§ **Assigned task**: Tally how many lines of these entries hold the string "беспилотных". Return the number alone.
(Data for review Opens)
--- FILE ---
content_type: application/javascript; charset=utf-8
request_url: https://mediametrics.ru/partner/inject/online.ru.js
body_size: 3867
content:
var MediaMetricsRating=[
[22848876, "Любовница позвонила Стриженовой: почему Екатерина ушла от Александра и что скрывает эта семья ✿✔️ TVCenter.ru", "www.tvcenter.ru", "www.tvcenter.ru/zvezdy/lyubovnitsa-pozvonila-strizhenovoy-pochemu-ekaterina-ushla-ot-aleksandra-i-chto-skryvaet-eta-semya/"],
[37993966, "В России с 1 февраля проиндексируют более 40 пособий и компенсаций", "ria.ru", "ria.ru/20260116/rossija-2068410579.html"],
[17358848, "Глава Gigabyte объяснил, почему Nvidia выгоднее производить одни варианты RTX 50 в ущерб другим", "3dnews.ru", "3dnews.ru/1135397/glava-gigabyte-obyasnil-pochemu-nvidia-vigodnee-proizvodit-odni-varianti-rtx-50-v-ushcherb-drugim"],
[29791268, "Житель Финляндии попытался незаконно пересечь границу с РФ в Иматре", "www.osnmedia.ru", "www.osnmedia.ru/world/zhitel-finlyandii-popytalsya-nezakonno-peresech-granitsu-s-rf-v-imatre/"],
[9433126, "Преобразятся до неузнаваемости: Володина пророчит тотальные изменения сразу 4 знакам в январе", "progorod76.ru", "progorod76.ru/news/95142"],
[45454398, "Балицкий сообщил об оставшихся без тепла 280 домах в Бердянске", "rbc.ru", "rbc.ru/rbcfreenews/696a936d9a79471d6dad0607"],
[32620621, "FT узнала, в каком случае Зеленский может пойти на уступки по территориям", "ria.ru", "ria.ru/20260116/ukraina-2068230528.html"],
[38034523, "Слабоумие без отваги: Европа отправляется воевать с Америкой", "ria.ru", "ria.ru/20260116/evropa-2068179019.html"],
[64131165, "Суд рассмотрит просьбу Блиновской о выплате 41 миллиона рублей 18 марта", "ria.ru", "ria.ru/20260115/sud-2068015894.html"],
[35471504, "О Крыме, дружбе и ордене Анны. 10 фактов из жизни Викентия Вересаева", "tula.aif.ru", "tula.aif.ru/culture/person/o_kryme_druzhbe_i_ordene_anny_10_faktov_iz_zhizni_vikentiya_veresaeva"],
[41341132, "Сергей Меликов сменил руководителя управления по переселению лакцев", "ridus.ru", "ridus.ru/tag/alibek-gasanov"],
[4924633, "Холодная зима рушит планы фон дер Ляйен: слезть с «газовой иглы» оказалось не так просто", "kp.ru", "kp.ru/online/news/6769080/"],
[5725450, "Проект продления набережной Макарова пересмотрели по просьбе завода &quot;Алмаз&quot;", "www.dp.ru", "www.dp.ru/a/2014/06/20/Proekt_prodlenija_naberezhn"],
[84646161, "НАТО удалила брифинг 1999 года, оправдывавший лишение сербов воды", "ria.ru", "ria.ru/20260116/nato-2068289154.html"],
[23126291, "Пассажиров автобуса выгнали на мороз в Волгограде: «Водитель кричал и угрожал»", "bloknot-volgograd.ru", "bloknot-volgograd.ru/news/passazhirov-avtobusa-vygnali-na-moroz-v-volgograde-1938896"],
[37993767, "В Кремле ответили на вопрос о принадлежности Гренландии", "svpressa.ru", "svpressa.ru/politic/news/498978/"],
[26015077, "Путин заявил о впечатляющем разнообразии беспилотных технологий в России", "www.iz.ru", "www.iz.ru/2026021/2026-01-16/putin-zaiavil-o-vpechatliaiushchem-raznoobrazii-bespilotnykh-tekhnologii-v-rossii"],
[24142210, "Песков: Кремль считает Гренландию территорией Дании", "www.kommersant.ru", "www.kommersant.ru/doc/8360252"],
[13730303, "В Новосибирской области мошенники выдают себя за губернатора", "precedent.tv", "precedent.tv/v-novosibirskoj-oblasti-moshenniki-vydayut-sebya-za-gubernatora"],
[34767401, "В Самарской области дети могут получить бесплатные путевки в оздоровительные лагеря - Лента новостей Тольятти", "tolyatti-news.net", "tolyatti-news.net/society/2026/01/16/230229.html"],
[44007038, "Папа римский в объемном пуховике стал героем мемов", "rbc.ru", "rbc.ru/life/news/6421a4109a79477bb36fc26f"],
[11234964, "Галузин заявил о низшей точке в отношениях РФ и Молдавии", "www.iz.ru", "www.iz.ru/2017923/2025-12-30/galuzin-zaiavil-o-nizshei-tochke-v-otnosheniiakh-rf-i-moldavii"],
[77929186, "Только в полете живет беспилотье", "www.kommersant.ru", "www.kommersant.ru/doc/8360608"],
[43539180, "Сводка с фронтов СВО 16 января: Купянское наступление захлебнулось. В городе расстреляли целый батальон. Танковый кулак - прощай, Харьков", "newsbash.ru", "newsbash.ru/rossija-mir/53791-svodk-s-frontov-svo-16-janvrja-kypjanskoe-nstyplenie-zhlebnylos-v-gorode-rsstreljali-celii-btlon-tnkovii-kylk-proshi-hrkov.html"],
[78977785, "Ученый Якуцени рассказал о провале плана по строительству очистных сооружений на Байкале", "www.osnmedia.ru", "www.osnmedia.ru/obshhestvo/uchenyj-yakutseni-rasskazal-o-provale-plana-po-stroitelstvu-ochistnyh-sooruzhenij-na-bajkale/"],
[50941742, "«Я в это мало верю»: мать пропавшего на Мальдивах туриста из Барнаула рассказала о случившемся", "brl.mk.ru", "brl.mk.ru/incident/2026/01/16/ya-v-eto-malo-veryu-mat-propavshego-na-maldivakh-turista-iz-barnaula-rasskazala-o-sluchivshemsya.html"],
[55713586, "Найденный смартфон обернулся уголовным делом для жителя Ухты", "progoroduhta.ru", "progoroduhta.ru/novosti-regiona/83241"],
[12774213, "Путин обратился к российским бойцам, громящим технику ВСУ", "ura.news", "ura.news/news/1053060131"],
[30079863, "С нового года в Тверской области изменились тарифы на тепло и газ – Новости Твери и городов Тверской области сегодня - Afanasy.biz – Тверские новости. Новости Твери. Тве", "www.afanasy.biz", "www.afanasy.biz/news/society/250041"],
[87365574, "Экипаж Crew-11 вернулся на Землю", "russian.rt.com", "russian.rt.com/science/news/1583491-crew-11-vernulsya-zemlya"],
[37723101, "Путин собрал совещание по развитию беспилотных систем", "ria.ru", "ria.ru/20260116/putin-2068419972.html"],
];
(Data for review Closes)
§ **Response to this exercise**: 2